• **What needs to be done**
Filter the rows below and copy out each line that contains the word "inches".

# Entries start

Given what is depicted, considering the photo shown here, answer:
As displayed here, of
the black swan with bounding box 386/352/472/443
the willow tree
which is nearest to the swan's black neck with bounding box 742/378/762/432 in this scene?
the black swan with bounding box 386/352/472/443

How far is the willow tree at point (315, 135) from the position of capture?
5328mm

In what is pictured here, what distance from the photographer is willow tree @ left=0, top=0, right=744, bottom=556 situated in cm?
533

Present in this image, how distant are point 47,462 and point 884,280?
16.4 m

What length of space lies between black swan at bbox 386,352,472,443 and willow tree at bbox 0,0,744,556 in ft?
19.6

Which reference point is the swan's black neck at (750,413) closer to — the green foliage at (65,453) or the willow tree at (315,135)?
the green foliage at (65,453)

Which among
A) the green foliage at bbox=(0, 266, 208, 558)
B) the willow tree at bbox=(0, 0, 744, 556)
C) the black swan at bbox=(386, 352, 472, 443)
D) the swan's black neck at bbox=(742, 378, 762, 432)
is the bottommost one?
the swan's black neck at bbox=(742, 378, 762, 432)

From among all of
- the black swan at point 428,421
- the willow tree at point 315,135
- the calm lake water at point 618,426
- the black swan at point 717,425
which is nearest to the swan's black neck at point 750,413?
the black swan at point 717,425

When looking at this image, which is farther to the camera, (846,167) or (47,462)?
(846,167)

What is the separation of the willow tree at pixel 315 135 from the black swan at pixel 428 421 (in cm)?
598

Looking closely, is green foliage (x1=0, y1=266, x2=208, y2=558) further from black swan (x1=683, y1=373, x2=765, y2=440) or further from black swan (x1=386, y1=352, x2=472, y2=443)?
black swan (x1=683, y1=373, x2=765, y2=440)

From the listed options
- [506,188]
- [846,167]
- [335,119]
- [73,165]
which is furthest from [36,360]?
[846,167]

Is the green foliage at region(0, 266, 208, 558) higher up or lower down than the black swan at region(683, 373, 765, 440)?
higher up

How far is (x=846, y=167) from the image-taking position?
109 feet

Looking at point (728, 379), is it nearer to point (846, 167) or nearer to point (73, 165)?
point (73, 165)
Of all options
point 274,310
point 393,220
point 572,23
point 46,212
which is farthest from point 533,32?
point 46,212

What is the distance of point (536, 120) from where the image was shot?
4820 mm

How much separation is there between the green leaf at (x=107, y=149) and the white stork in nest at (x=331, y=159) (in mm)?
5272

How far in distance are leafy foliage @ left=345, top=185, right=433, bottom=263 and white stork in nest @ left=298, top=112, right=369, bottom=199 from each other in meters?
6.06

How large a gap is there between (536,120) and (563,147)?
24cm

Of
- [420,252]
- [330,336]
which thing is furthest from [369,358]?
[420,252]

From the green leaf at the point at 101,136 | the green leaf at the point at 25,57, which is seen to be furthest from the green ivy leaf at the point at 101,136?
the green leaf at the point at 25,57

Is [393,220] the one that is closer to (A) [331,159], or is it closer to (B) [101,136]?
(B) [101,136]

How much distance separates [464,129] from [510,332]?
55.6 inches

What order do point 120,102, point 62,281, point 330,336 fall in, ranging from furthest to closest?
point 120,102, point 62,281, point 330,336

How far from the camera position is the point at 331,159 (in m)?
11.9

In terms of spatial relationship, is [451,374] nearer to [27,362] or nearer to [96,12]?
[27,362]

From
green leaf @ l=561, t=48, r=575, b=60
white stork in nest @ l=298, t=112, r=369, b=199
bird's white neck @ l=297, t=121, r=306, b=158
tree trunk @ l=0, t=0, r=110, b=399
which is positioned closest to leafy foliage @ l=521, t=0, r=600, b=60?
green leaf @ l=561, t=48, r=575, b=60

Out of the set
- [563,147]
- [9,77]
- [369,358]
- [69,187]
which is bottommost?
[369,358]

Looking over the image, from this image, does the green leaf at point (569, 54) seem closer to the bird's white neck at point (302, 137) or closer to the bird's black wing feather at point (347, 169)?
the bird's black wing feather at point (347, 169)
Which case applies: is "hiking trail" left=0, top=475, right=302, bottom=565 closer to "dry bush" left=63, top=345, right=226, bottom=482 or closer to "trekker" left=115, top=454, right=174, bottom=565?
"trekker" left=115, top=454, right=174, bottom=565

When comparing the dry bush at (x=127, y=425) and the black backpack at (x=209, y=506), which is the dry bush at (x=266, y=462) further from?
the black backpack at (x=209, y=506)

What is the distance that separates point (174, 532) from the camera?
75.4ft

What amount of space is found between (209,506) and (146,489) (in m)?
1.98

# Entries end
# Entries start

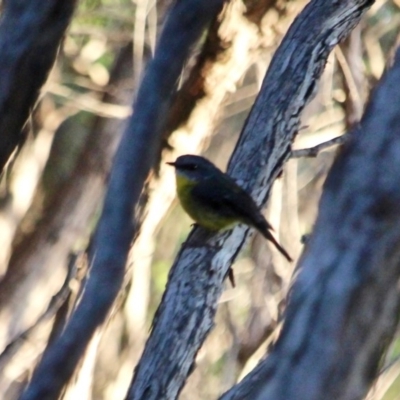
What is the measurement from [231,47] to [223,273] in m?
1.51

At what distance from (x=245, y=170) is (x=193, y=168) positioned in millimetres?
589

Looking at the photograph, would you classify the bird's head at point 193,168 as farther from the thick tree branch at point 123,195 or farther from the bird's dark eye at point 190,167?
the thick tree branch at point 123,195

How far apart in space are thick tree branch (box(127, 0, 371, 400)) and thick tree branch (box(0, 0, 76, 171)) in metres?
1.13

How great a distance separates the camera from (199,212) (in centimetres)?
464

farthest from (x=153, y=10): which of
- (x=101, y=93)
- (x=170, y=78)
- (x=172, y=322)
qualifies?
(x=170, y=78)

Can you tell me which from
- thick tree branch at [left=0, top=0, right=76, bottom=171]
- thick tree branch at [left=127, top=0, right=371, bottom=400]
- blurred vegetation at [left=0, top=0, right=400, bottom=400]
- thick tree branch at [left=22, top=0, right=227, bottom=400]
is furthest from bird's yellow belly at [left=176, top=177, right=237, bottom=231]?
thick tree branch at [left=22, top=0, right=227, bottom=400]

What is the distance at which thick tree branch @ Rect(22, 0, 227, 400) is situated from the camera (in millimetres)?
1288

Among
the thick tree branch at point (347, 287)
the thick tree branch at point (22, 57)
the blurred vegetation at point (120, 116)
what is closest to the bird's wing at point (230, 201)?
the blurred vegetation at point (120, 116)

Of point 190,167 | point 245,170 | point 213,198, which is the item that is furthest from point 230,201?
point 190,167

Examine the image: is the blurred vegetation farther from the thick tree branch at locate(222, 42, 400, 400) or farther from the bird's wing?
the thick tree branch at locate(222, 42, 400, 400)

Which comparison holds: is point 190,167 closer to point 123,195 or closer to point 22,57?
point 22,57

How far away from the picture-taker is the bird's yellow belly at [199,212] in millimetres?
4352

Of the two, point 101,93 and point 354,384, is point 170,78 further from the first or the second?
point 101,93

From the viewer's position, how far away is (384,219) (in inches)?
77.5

# Entries end

• **Exercise answer**
55.6 inches
From the viewer's position, how far away is (384,219) (in inches)?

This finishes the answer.